**Problem to solve**
In the entries below, find the lines that include "burst" and give their number as the whole reply.

[Stored data entries]
_ _ _ _ _

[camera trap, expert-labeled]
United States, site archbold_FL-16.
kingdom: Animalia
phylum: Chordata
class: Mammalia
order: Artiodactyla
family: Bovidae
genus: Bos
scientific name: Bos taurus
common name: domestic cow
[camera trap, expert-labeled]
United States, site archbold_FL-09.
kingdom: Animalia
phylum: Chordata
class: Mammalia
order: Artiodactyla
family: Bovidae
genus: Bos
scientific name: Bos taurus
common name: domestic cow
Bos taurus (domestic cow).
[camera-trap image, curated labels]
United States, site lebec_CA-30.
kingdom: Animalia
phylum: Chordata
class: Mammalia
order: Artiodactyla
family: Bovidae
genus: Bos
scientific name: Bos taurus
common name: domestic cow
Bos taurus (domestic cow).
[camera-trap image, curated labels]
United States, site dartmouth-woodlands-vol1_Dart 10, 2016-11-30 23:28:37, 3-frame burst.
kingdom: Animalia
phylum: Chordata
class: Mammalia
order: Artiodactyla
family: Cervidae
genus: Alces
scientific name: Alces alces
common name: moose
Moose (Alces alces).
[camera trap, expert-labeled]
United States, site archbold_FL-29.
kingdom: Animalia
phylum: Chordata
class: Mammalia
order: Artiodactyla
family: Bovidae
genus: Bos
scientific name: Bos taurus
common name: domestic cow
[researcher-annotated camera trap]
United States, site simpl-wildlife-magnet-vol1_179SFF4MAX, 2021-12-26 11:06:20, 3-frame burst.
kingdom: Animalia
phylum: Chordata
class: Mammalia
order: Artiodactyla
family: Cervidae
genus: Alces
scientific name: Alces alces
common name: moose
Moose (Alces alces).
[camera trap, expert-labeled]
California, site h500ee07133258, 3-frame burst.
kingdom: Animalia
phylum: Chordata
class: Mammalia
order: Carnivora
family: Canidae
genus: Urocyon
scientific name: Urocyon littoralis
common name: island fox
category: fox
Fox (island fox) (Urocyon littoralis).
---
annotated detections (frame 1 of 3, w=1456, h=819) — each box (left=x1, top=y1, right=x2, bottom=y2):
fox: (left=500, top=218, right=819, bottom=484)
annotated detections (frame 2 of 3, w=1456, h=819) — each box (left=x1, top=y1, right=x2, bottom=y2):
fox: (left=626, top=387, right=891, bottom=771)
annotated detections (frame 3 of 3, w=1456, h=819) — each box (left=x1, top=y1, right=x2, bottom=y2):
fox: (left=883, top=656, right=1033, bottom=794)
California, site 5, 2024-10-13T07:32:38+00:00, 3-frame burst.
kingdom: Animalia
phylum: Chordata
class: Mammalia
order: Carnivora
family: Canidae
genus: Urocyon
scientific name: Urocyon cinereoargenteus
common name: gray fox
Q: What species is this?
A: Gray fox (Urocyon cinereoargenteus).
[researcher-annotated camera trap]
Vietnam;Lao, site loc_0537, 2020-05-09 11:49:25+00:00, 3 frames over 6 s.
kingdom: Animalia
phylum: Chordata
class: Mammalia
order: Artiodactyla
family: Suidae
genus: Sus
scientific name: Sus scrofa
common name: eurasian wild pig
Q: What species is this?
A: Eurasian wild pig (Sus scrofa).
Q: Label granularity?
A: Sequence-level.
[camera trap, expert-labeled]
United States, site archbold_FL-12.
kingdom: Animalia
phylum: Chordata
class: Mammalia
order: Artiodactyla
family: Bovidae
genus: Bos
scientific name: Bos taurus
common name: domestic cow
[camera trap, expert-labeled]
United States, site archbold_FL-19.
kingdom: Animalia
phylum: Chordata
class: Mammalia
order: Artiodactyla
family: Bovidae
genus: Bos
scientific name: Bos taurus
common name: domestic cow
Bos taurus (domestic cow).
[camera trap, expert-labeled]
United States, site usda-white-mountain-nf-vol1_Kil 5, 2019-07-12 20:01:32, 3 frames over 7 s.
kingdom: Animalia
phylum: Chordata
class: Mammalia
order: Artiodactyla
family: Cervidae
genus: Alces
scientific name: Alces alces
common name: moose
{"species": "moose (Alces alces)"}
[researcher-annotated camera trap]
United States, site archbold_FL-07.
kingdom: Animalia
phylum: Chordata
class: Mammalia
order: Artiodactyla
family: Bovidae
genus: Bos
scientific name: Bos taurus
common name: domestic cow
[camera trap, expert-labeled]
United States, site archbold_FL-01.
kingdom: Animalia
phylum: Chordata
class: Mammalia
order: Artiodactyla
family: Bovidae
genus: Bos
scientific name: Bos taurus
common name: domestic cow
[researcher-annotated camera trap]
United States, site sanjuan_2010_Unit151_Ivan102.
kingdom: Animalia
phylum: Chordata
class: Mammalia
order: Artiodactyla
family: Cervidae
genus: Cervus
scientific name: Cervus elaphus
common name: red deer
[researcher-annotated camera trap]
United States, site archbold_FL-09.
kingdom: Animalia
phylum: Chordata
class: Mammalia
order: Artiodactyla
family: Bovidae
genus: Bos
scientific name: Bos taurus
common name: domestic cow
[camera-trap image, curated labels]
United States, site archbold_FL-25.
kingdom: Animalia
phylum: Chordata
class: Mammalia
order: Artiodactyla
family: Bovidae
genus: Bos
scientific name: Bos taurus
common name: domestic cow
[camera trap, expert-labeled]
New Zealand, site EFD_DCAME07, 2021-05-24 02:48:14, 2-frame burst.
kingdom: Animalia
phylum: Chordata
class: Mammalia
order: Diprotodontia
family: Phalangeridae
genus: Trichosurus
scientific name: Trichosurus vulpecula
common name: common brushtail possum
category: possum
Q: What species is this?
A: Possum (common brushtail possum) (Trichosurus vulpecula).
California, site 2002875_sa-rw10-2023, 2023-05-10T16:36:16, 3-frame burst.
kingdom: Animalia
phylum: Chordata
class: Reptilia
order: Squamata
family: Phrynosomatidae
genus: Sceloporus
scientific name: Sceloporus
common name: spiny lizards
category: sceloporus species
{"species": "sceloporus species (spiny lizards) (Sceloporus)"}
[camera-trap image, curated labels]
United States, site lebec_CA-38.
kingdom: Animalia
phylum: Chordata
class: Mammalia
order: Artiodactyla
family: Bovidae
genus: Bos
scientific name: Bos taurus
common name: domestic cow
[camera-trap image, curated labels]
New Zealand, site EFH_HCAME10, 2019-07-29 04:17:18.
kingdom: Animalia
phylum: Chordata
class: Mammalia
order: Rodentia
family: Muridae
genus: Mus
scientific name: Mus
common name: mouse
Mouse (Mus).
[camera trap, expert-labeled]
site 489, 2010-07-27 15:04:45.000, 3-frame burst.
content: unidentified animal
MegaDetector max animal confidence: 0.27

_ _ _ _ _

**Answer to the problem**
7